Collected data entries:
============

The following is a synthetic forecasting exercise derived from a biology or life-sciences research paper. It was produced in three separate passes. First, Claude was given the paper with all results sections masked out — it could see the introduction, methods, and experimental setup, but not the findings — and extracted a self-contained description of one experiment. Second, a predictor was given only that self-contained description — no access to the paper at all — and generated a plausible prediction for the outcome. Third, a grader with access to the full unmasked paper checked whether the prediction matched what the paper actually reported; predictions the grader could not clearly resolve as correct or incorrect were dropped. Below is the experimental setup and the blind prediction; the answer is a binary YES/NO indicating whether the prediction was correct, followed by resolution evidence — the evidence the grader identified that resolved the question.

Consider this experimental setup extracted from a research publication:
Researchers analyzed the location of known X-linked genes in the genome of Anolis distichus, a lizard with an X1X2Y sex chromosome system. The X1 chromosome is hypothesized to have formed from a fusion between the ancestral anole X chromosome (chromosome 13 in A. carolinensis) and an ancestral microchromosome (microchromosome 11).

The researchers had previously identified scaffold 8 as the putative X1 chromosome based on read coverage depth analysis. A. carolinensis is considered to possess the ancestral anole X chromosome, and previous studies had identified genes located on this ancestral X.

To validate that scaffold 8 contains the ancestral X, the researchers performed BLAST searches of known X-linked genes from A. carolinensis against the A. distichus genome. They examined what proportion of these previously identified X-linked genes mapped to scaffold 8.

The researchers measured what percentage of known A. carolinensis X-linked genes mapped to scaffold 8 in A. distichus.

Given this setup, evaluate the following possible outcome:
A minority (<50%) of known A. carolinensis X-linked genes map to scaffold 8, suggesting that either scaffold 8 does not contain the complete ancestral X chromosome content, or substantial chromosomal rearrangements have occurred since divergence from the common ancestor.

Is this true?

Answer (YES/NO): NO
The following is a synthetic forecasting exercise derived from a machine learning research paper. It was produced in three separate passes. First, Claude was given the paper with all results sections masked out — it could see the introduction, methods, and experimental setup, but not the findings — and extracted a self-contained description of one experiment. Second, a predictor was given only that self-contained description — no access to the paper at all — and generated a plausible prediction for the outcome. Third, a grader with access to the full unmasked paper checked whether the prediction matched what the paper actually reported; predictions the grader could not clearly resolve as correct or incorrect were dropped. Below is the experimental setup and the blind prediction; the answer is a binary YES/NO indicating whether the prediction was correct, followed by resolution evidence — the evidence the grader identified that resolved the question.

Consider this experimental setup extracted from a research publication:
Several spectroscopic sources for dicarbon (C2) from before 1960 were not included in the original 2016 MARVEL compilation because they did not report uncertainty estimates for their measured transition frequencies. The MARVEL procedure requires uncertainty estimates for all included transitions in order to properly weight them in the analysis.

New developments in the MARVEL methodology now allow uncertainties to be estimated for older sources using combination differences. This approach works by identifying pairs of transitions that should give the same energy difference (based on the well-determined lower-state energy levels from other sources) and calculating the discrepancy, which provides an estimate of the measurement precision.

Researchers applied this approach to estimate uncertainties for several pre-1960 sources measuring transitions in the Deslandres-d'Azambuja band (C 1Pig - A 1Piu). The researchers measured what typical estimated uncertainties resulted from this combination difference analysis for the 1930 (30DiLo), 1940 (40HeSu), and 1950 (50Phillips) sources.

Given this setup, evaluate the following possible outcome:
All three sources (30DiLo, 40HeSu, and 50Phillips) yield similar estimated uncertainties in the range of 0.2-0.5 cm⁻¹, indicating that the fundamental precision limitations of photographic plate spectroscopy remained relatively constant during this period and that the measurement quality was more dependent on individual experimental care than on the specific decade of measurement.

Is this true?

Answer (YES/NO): YES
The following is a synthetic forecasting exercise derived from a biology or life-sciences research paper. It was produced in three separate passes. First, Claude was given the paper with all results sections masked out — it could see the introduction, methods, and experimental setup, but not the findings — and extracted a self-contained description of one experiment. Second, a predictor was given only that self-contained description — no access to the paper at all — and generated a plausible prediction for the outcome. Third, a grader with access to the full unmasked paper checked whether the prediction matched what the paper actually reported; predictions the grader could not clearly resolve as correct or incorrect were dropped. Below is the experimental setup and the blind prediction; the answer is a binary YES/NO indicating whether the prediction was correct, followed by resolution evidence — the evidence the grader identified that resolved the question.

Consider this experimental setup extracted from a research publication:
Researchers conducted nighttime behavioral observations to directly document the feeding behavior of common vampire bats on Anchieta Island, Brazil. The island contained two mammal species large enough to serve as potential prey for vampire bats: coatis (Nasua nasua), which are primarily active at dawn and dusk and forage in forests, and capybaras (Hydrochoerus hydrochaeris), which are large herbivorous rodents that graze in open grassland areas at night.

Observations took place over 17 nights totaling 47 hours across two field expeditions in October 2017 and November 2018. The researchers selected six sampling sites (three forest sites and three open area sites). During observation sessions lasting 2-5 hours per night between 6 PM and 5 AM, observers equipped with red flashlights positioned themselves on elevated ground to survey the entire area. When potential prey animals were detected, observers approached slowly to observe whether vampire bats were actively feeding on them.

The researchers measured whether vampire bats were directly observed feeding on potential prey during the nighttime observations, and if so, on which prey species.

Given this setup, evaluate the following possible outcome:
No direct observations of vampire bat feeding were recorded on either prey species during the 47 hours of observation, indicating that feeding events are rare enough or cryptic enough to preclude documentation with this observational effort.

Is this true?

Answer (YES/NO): NO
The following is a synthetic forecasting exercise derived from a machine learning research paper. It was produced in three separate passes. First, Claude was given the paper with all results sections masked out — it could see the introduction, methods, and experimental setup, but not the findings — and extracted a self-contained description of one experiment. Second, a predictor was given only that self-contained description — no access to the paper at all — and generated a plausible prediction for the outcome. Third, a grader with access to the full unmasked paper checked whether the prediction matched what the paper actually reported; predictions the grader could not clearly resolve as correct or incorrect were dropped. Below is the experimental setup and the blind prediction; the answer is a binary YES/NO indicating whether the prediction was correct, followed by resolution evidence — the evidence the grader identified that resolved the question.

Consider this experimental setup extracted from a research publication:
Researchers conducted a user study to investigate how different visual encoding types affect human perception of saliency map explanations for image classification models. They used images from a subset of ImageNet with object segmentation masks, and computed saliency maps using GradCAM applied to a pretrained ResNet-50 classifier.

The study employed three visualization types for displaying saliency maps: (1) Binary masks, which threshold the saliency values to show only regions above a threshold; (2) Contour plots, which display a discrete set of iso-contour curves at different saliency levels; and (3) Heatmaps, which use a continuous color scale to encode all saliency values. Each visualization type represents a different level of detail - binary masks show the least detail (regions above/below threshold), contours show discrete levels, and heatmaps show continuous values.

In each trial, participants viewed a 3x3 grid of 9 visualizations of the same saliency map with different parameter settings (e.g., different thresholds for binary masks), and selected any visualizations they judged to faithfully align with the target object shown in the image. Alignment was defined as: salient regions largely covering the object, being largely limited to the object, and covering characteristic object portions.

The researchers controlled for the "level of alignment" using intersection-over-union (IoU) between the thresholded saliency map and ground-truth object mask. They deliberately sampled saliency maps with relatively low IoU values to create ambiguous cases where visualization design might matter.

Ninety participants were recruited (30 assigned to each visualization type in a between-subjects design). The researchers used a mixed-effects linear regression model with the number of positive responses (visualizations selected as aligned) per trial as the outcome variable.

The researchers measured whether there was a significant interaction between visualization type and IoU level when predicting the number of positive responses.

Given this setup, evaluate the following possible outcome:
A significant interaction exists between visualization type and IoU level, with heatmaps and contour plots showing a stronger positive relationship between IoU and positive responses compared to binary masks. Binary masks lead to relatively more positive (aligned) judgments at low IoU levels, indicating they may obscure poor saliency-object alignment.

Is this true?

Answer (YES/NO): NO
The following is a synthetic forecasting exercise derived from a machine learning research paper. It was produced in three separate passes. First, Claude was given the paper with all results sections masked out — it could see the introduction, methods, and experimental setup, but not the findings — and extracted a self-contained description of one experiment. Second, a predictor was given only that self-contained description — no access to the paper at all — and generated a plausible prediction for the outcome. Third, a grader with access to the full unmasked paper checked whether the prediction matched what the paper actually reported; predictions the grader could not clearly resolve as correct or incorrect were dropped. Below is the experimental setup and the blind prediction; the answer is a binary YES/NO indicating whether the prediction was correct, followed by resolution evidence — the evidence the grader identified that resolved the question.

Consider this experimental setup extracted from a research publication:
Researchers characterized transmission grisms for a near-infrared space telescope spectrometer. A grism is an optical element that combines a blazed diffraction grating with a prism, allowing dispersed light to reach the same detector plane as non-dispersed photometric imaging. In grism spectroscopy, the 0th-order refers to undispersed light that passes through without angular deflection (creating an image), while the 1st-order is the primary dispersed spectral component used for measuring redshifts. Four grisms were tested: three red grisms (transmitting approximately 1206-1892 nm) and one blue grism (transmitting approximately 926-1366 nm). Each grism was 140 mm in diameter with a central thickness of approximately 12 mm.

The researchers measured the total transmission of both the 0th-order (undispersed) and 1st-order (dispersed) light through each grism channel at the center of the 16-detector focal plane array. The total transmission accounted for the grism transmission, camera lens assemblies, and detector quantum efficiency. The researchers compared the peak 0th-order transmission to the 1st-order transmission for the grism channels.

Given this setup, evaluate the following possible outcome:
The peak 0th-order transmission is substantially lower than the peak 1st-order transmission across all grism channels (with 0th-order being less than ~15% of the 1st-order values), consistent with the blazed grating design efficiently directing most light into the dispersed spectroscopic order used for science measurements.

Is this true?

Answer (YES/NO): YES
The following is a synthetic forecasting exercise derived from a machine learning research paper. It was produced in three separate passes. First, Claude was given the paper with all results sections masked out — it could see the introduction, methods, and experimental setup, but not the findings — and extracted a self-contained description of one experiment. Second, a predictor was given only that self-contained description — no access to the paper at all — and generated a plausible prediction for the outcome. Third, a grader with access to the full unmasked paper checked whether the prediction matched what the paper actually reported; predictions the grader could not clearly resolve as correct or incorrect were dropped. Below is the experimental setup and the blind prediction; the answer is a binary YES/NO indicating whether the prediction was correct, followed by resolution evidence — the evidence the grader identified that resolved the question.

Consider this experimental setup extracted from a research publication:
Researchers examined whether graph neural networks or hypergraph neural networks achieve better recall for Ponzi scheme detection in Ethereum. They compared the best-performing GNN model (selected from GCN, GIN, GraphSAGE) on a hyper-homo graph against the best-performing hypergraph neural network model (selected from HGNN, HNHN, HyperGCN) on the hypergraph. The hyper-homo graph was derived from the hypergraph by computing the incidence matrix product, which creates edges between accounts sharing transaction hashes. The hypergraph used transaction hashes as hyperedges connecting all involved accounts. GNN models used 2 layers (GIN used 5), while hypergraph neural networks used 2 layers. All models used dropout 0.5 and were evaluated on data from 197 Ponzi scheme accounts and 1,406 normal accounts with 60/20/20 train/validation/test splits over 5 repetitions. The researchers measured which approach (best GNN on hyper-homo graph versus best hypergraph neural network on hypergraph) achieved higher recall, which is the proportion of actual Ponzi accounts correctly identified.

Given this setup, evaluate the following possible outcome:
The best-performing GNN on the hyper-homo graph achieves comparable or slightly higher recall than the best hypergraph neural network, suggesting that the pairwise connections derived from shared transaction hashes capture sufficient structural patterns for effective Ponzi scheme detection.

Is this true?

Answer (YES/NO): YES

============

__What you need to do__: Your answer should be the exact lines above from the one with "In each trial, participants" through the one with "The researchers controlled", both included, and nothing besides.

__Answer to the exercise__:
In each trial, participants viewed a 3x3 grid of 9 visualizations of the same saliency map with different parameter settings (e.g., different thresholds for binary masks), and selected any visualizations they judged to faithfully align with the target object shown in the image. Alignment was defined as: salient regions largely covering the object, being largely limited to the object, and covering characteristic object portions.

The researchers controlled for the "level of alignment" using intersection-over-union (IoU) between the thresholded saliency map and ground-truth object mask. They deliberately sampled saliency maps with relatively low IoU values to create ambiguous cases where visualization design might matter.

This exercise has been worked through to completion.